Running the Performance Tests
Run the performance tests with pytest, e.g.
pytest tests/performance/test_bigquery_benchmarks.py \
--bigquery --performance-tests \
-k 'test_taxi_trips_benchmark[1-True-V3]' \
--benchmark-json=tests/performance/results/`date "+%H%M"`_${USER}.json \
-rP -vv
Some benchmarks take a long time to complete. In this example, only the relatively fast test_taxi_trips_benchmark[1-True-V3]
benchmark is run and the output should include runtime like the following:
--------------------------------------------------- benchmark: 1 tests ------------------------------------------------------
Name (time in s) Min Max Mean StdDev Median IQR Outliers OPS Rounds Iterations
-----------------------------------------------------------------------------------------------------------------------------
test_taxi_trips_benchmark[1-True-V3] 5.0488 5.0488 5.0488 0.0000 5.0488 0.0000 0;0 0.1981 1 1
-----------------------------------------------------------------------------------------------------------------------------
The result is saved for comparisons as described below.

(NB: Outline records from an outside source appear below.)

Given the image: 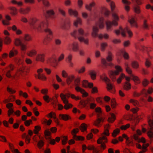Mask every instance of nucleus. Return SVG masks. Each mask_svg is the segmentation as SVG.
Listing matches in <instances>:
<instances>
[{
    "mask_svg": "<svg viewBox=\"0 0 153 153\" xmlns=\"http://www.w3.org/2000/svg\"><path fill=\"white\" fill-rule=\"evenodd\" d=\"M28 23L31 27L33 29L39 31H44L50 36L52 35V31L50 29L47 28L48 23L47 20L41 22L38 21L36 18H30L29 20Z\"/></svg>",
    "mask_w": 153,
    "mask_h": 153,
    "instance_id": "nucleus-1",
    "label": "nucleus"
},
{
    "mask_svg": "<svg viewBox=\"0 0 153 153\" xmlns=\"http://www.w3.org/2000/svg\"><path fill=\"white\" fill-rule=\"evenodd\" d=\"M110 5L112 11V15L114 20L112 22L109 20L106 22L105 23L107 30H110L113 25L117 26L118 25L117 21L119 19L118 16L114 11L115 7L114 3L112 1H111Z\"/></svg>",
    "mask_w": 153,
    "mask_h": 153,
    "instance_id": "nucleus-2",
    "label": "nucleus"
},
{
    "mask_svg": "<svg viewBox=\"0 0 153 153\" xmlns=\"http://www.w3.org/2000/svg\"><path fill=\"white\" fill-rule=\"evenodd\" d=\"M71 35L75 38H78L80 42H84L86 44H88V40L85 39L83 37V36L85 34L82 29L79 28L78 30H74L71 33Z\"/></svg>",
    "mask_w": 153,
    "mask_h": 153,
    "instance_id": "nucleus-3",
    "label": "nucleus"
},
{
    "mask_svg": "<svg viewBox=\"0 0 153 153\" xmlns=\"http://www.w3.org/2000/svg\"><path fill=\"white\" fill-rule=\"evenodd\" d=\"M104 19L102 17H100L98 21L96 23L95 26L93 27L92 35L94 37L98 36L97 32L98 31V27L100 29H102L104 27Z\"/></svg>",
    "mask_w": 153,
    "mask_h": 153,
    "instance_id": "nucleus-4",
    "label": "nucleus"
},
{
    "mask_svg": "<svg viewBox=\"0 0 153 153\" xmlns=\"http://www.w3.org/2000/svg\"><path fill=\"white\" fill-rule=\"evenodd\" d=\"M95 110L97 113V119L94 121V124L96 126L99 127L102 125L105 118L102 115L101 108H96Z\"/></svg>",
    "mask_w": 153,
    "mask_h": 153,
    "instance_id": "nucleus-5",
    "label": "nucleus"
},
{
    "mask_svg": "<svg viewBox=\"0 0 153 153\" xmlns=\"http://www.w3.org/2000/svg\"><path fill=\"white\" fill-rule=\"evenodd\" d=\"M109 134L108 130L107 129H105L97 141L98 143L100 144V146L103 150L106 148L105 143L107 142V140L105 135L108 136Z\"/></svg>",
    "mask_w": 153,
    "mask_h": 153,
    "instance_id": "nucleus-6",
    "label": "nucleus"
},
{
    "mask_svg": "<svg viewBox=\"0 0 153 153\" xmlns=\"http://www.w3.org/2000/svg\"><path fill=\"white\" fill-rule=\"evenodd\" d=\"M31 39L30 37L28 34H25L24 39L22 40L19 39H17L16 40L15 43L16 45L19 46L20 47L21 50L23 51H25L26 49V46L23 42L24 40L29 41Z\"/></svg>",
    "mask_w": 153,
    "mask_h": 153,
    "instance_id": "nucleus-7",
    "label": "nucleus"
},
{
    "mask_svg": "<svg viewBox=\"0 0 153 153\" xmlns=\"http://www.w3.org/2000/svg\"><path fill=\"white\" fill-rule=\"evenodd\" d=\"M148 122L150 127L149 130L147 132L148 136L152 140L153 139V110L152 111V116H149Z\"/></svg>",
    "mask_w": 153,
    "mask_h": 153,
    "instance_id": "nucleus-8",
    "label": "nucleus"
},
{
    "mask_svg": "<svg viewBox=\"0 0 153 153\" xmlns=\"http://www.w3.org/2000/svg\"><path fill=\"white\" fill-rule=\"evenodd\" d=\"M114 32L117 35H119L121 33L122 36L123 37H125L126 36V33H128L129 37H131L133 35L132 32L127 27H126L123 29L120 27V30H116Z\"/></svg>",
    "mask_w": 153,
    "mask_h": 153,
    "instance_id": "nucleus-9",
    "label": "nucleus"
},
{
    "mask_svg": "<svg viewBox=\"0 0 153 153\" xmlns=\"http://www.w3.org/2000/svg\"><path fill=\"white\" fill-rule=\"evenodd\" d=\"M80 82V79L79 78H77L75 80L74 84L76 86L75 89L76 91L80 92L82 94L83 97H86L88 96V94L79 86Z\"/></svg>",
    "mask_w": 153,
    "mask_h": 153,
    "instance_id": "nucleus-10",
    "label": "nucleus"
},
{
    "mask_svg": "<svg viewBox=\"0 0 153 153\" xmlns=\"http://www.w3.org/2000/svg\"><path fill=\"white\" fill-rule=\"evenodd\" d=\"M101 79L107 82V88L108 91L113 93L114 92V87L112 84L109 82V79L106 76L105 74H103L100 76Z\"/></svg>",
    "mask_w": 153,
    "mask_h": 153,
    "instance_id": "nucleus-11",
    "label": "nucleus"
},
{
    "mask_svg": "<svg viewBox=\"0 0 153 153\" xmlns=\"http://www.w3.org/2000/svg\"><path fill=\"white\" fill-rule=\"evenodd\" d=\"M125 66L126 71L130 75L131 78L135 82V83L137 84L139 83L140 82V81L139 78L138 77L134 76L132 74V71L128 67V64L126 63H125Z\"/></svg>",
    "mask_w": 153,
    "mask_h": 153,
    "instance_id": "nucleus-12",
    "label": "nucleus"
},
{
    "mask_svg": "<svg viewBox=\"0 0 153 153\" xmlns=\"http://www.w3.org/2000/svg\"><path fill=\"white\" fill-rule=\"evenodd\" d=\"M106 60L105 59H102L101 60L102 63L105 66L109 65L111 66L113 65L110 62L112 61V57L111 54L109 52L108 56L106 58Z\"/></svg>",
    "mask_w": 153,
    "mask_h": 153,
    "instance_id": "nucleus-13",
    "label": "nucleus"
},
{
    "mask_svg": "<svg viewBox=\"0 0 153 153\" xmlns=\"http://www.w3.org/2000/svg\"><path fill=\"white\" fill-rule=\"evenodd\" d=\"M60 97L64 103L65 104L64 107L65 109H67L72 107V105L68 103V101L66 99L65 95L62 93H61L60 95Z\"/></svg>",
    "mask_w": 153,
    "mask_h": 153,
    "instance_id": "nucleus-14",
    "label": "nucleus"
},
{
    "mask_svg": "<svg viewBox=\"0 0 153 153\" xmlns=\"http://www.w3.org/2000/svg\"><path fill=\"white\" fill-rule=\"evenodd\" d=\"M91 99L90 98H88L86 100H83L82 101H80V103L85 107L87 104L90 105V107L91 108H94L96 106V105L93 103H90V102L91 101Z\"/></svg>",
    "mask_w": 153,
    "mask_h": 153,
    "instance_id": "nucleus-15",
    "label": "nucleus"
},
{
    "mask_svg": "<svg viewBox=\"0 0 153 153\" xmlns=\"http://www.w3.org/2000/svg\"><path fill=\"white\" fill-rule=\"evenodd\" d=\"M115 68L116 71H111L109 72V74L111 77L114 78L115 76L118 75L119 73L122 71V68L119 66H115Z\"/></svg>",
    "mask_w": 153,
    "mask_h": 153,
    "instance_id": "nucleus-16",
    "label": "nucleus"
},
{
    "mask_svg": "<svg viewBox=\"0 0 153 153\" xmlns=\"http://www.w3.org/2000/svg\"><path fill=\"white\" fill-rule=\"evenodd\" d=\"M79 131V129L76 128L74 129L71 131V134L73 136V138L76 140H84V138L83 137L76 135V134Z\"/></svg>",
    "mask_w": 153,
    "mask_h": 153,
    "instance_id": "nucleus-17",
    "label": "nucleus"
},
{
    "mask_svg": "<svg viewBox=\"0 0 153 153\" xmlns=\"http://www.w3.org/2000/svg\"><path fill=\"white\" fill-rule=\"evenodd\" d=\"M132 1L134 4V8L135 12L137 13H139L140 12L139 7L136 4L139 5L141 4V3L140 0H132Z\"/></svg>",
    "mask_w": 153,
    "mask_h": 153,
    "instance_id": "nucleus-18",
    "label": "nucleus"
},
{
    "mask_svg": "<svg viewBox=\"0 0 153 153\" xmlns=\"http://www.w3.org/2000/svg\"><path fill=\"white\" fill-rule=\"evenodd\" d=\"M70 26V21L68 19H67L64 22L63 24L62 25V27L64 30H68Z\"/></svg>",
    "mask_w": 153,
    "mask_h": 153,
    "instance_id": "nucleus-19",
    "label": "nucleus"
},
{
    "mask_svg": "<svg viewBox=\"0 0 153 153\" xmlns=\"http://www.w3.org/2000/svg\"><path fill=\"white\" fill-rule=\"evenodd\" d=\"M128 21L131 27H137L136 21L134 17H129Z\"/></svg>",
    "mask_w": 153,
    "mask_h": 153,
    "instance_id": "nucleus-20",
    "label": "nucleus"
},
{
    "mask_svg": "<svg viewBox=\"0 0 153 153\" xmlns=\"http://www.w3.org/2000/svg\"><path fill=\"white\" fill-rule=\"evenodd\" d=\"M153 91V89L152 88H150L149 90L147 91L146 89H143L141 91V94L144 95L145 97H147L148 94H151Z\"/></svg>",
    "mask_w": 153,
    "mask_h": 153,
    "instance_id": "nucleus-21",
    "label": "nucleus"
},
{
    "mask_svg": "<svg viewBox=\"0 0 153 153\" xmlns=\"http://www.w3.org/2000/svg\"><path fill=\"white\" fill-rule=\"evenodd\" d=\"M46 13L48 17L51 18L52 19H54L55 18V13L52 10H49L46 11Z\"/></svg>",
    "mask_w": 153,
    "mask_h": 153,
    "instance_id": "nucleus-22",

Comparing Performance Results
Compare test results in this directory with py.test-benchmark compare
, e.g.
$ py.test-benchmark compare --group-by name tests/performance/results/initial_baseline.json tests/performance/results/*${USER}.json
---------------------------------------------------------------------------- benchmark 'test_taxi_trips_benchmark[1-True-V3]': 2 tests ---------------------------------------------------------------------------
Name (time in s) Min Max Mean StdDev Median IQR Outliers OPS Rounds Iterations
------------------------------------------------------------------------------------------------------------------------------------------------------------------------------------------------------------------
test_taxi_trips_benchmark[1-True-V3] (initial_base) 5.0488 (1.0) 5.0488 (1.0) 5.0488 (1.0) 0.0000 (1.0) 5.0488 (1.0) 0.0000 (1.0) 0;0 0.1981 (1.0) 1 1
test_taxi_trips_benchmark[1-True-V3] (2114_work) 6.4675 (1.28) 6.4675 (1.28) 6.4675 (1.28) 0.0000 (1.0) 6.4675 (1.28) 0.0000 (1.0) 0;0 0.1546 (0.78) 1 1
------------------------------------------------------------------------------------------------------------------------------------------------------------------------------------------------------------------
Please refer to pytest-benchmark documentation for more info.
Checking in new benchmark results
When creating a pull request that is intended to improve performance, please include in the pull request benchmark results showing improvements. Please use the script run_benchmark_multiple_times.sh
to run the benchmark multiple times. Name the tests with the first argument provided to that script. For example, the tests/performance/results/minimal_multithreading_*.json
files were created with the following command:
$ tests/performance/run_benchmark_multiple_times.sh minimal_multithreading
Manual testing
We do manual testing (e.g. against various databases and backends) before major releases and in response to specific bugs and issues.